In the first section of the book, Noftle uses the mating habits of the sea slug, tape worm, and other sea creatures as tropes to throw light upon subjects of romance and personal attraction, subjects that from a distance can seem as odd and many-legged as the strangest cephalopod. She pairs each poem with an actual scientific description of the creature; the poem precedes the description. For example, in “Penis Fencing” the note from a scientific text describes how hermaphroditic flatworms mate. Each tries to pierce each other’s skin with its penis. The loser of the battle must carry the young. Or as Noftle puts it poetically, “One of us must waste our lives caring for the sting” (18).
The scientific descriptions contain the tropes which are deftly applied to personal relationships. Some hardly need a poem to feel poetic, for example, in the poem “Mating Chain,” where this note on sea slugs is ripe for comparison:
When three or more sea slugs mate in unison, the first animal in the chain acts exclusively as female, the last as male, and the others as male/female simultaneously. (15)
The poems don’t just settle for riffing on the obvious comparison but move beyond, complicating and veering in new directions. She concludes the poem: “I twist and steer each tentacle, / tying knots against the stillness. This one to symbolize love and the other, / savagery. I’m learning the subtlety, braiding between them.” Indeed, the oddness of sea creatures is their amorphous nature, the braiding together of what we consider separate — male and female, body and limb. And the pleasure in these poems is that Noftle blurs the edges of separate subjects, showing just such a precise, strange, and creative braiding.

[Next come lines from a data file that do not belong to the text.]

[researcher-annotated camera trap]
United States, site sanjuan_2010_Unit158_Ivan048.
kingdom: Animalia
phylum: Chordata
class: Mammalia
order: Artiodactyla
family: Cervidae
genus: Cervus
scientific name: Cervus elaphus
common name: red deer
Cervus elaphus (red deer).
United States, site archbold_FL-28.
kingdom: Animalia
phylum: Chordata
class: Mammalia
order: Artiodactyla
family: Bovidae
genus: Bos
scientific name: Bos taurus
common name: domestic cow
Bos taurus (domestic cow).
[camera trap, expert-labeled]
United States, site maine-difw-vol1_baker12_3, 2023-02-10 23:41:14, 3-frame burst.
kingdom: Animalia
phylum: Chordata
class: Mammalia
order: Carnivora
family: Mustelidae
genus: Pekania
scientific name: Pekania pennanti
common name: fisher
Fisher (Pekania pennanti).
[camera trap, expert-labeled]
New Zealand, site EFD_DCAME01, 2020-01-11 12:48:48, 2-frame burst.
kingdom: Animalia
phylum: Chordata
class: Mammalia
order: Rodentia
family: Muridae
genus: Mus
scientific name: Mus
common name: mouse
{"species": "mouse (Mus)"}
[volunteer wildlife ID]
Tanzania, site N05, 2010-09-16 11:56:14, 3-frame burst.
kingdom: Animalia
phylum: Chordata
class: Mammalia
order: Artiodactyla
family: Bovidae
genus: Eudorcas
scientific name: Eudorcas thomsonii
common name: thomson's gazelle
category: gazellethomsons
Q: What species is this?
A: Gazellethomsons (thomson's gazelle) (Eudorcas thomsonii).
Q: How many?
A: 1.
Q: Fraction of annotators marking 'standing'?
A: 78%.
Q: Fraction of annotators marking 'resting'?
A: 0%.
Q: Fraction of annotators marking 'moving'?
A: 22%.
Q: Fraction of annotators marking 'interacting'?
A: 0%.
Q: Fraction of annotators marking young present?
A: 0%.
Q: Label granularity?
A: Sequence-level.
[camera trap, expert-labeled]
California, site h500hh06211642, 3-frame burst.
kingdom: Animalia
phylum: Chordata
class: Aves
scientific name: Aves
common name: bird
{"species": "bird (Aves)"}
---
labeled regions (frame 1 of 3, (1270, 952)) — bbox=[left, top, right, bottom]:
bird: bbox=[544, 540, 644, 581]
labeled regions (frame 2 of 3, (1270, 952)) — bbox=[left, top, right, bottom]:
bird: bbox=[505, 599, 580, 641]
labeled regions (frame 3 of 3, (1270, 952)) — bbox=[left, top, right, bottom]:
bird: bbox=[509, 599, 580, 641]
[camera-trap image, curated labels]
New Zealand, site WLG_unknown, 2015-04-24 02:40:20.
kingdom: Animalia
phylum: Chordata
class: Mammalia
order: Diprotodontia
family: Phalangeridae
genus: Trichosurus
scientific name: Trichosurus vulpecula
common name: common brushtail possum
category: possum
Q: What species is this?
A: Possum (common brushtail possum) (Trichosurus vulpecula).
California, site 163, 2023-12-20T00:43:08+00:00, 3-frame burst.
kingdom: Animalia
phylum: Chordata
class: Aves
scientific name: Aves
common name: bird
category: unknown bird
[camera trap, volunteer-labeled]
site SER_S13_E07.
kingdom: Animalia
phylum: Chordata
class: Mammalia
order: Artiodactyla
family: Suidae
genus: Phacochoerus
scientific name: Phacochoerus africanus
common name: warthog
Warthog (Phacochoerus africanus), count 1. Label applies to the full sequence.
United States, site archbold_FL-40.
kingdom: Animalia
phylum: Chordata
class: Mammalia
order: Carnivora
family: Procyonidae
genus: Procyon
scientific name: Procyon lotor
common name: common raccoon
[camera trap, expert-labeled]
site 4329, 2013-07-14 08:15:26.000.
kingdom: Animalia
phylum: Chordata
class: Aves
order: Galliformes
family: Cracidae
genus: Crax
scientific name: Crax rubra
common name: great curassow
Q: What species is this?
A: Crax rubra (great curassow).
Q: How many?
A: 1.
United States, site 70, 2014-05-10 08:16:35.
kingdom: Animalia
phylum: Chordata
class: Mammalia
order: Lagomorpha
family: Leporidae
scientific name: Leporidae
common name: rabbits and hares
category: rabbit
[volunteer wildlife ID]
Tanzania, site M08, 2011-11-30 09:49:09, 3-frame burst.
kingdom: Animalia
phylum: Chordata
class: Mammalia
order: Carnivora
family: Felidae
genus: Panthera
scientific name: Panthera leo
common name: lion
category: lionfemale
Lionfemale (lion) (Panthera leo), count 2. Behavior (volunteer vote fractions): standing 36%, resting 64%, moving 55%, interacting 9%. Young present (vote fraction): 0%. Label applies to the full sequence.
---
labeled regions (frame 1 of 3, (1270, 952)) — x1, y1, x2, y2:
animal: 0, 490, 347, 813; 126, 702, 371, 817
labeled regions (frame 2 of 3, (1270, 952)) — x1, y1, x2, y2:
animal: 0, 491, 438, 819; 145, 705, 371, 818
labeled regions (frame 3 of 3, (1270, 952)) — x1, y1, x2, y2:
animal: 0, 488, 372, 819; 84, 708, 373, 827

In the second section of the book, the speakers or subjects in the poems are sailors on the ocean of the unconscious — sleepwalkers. What we see is not what is underwater, but what has surfaced. One character pours milk into the litter box; one becomes a more tender and affectionate lover in his sleep; one (a true story) kills his wife in his sleep; and one drinks wine from a flower vase. The characters stage a play in one world when the script is in the next. The book actively muses on this bridge between the two worlds in “Ars Poetica”:
In a house I am following myself
one mirror after another
not only myself
but also in relation to. (52)
The sleepwalker is the actor of where the conscious and unconscious person touch. It is not only the conscious and unconscious, but the brain also sits at odds: “The Right Side / of the brain brims with hyperbole, the left side sits cold as a Petri dish” (51). There is disconnection, each side illuminating the other, but much is lost in the process as well, and some things happen almost without us, or as Noftle writes: “Sometimes one hand will not stop touching the other” (37).
Other poems in the collection explore the ways our actions surface from the deep through different tropes. In one series, an artist finds certain colors intruding in her paintings: “I started using white. I put it in every picture […] That’s why I started dumping all my pigments into a bucket of white” (53). The colors are thrust from the deep, as are wreckage and remains of past mistakes, which Noftle explores through the metaphor of auto accidents. In “Parts for Whole” the speaker wanders around a junkyard:
from the wreckage — that I would slip
it on, imagine she lost it before
a missed kiss, mistake, to say
an accident happened here
and what ruined skin you have, paint chipped, bruised. (44)
If the subject is the wreckage or intrusion, the act is a piecing back together. A whole picture might not emerge from this scattering, but at least “The paint thickens as you reach the center” (58).
In the end, a description only of the tropes and themes of the book doesn’t do justice to their effect. The project of the book is larger. The comparisons evoke a real and genuine sympathy. Their goal is to get dangerously close to the nature of being a divided creature. They leave one with that uncanny feeling one gets sometimes, for no reason, when sitting at a stop light or opening the refrigerator, of just how unlikely we are. And that is the real pleasure of this book, not just the shadowy subject of our motives, but how they drive us to be.